**Text shown**

┏━━

Sequestration 2013: Are We Abandoning Military Children, Our Littlest Heroes?


The Global War On Terrorism has surpassed the conflicts of the 20th century to now rank as our nation’s second longest war. Yet, we sequester. Repeated deployments with insufficient "dwell time" between have created stress on service members, their families, and their larger support systems including the Department of Veterans' Affairs. Yet, still, we sequester.

While there is growing evidence that our school-aged military-dependent children are under severe emotional and academic stress, Congress speeds toward a sequestration deadline that will cut off a life line meant to help our littlest heroes.

According to the Department of Defense, there are 1.2 million military-dependent children.  48% of military service members have children. Of the 63% of school age children, 92% attend America’s public, charter, private, independent, and parochial schools. Consistent with the findings in the Secondary Education Transition Study (SETS), DoD data indicates that military children move an average of every 2.9 years or three times more frequently than their civilian classmates. Furthermore, according to the Extending Connections to Military Children report, 40-60% of students are chronically disengaged from school by the time they reach high school and 50% ultimately drop out entirely.

Our military-dependent children suffer from autism at a much higher rate than do their civilian peers. The Government Accounting Office urged Congress to give the DoD the needed financial resources to screen military children and to keep them stateside if necessary. Yet when Senator Kirsten Gillibrand (D-N.Y.) reacted with the 2013 National Defense Authorization Act to lift restrictions on treatment for the estimated 20,000 military dependent children living with autism, Congress reacted by voting for amendment, making the act a "one year pilot."

┗━━

**What to do**
(A) Please retype the passage from the sequestration article above, starting with "Sequestration 2013: Are" and going on through "still, we sequester.".
(B) According to the sequestration article, how often do military children move on average?

**Source material**

┏━━

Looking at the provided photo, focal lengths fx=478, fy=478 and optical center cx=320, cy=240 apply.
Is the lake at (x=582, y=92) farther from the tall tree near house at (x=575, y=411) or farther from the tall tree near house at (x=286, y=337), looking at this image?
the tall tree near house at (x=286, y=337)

┗━━
┏━━

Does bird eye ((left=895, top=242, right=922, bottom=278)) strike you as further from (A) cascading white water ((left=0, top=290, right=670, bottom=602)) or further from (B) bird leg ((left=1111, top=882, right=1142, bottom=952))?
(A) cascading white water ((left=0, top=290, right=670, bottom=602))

┗━━
┏━━

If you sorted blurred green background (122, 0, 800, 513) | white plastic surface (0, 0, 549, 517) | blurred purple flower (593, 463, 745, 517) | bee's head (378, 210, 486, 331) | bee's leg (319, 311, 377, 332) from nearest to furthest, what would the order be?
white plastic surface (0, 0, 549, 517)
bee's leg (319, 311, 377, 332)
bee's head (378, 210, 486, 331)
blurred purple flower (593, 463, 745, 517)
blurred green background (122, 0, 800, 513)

┗━━

**Results of the exercise**
(A)
Sequestration 2013: Are We Abandoning Military Children, Our Littlest Heroes?


The Global War On Terrorism has surpassed the conflicts of the 20th century to now rank as our nation’s second longest war. Yet, we sequester. Repeated deployments with insufficient "dwell time" between have created stress on service members, their families, and their larger support systems including the Department of Veterans' Affairs. Yet, still, we sequester.

(B) Every 2.9 years, three times more frequently than their civilian classmates.